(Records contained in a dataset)
===============

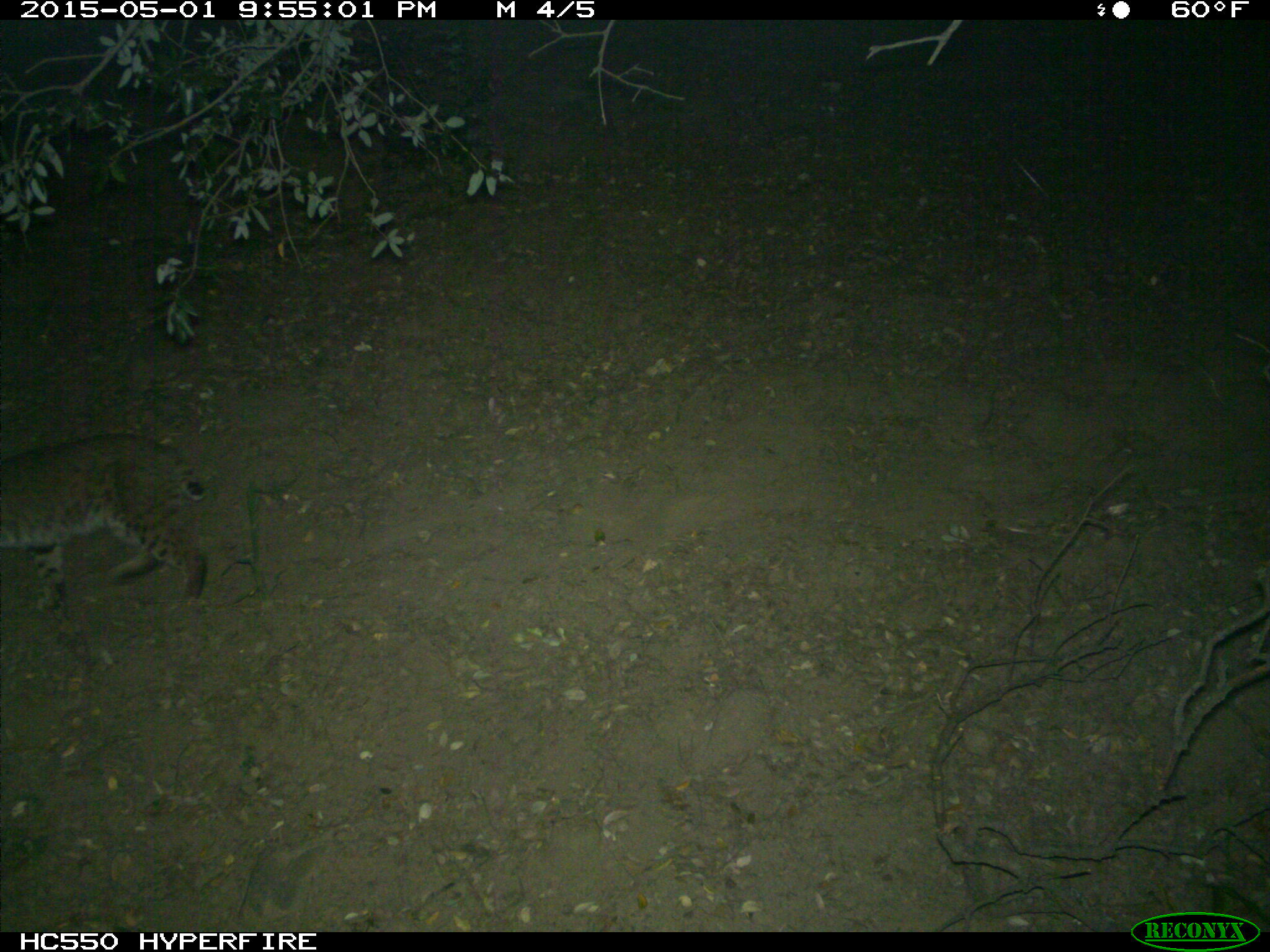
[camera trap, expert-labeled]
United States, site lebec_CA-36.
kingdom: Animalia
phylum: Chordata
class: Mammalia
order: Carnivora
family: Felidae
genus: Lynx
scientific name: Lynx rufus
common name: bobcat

===============

== WHAT NEEDS TO BE DONE ==
Beginning with the line that has "order: Carnivora", set down every line of the entries above through the final one, unchanged.

== ANSWER TO THE PROBLEM ==
order: Carnivora
family: Felidae
genus: Lynx
scientific name: Lynx rufus
common name: bobcat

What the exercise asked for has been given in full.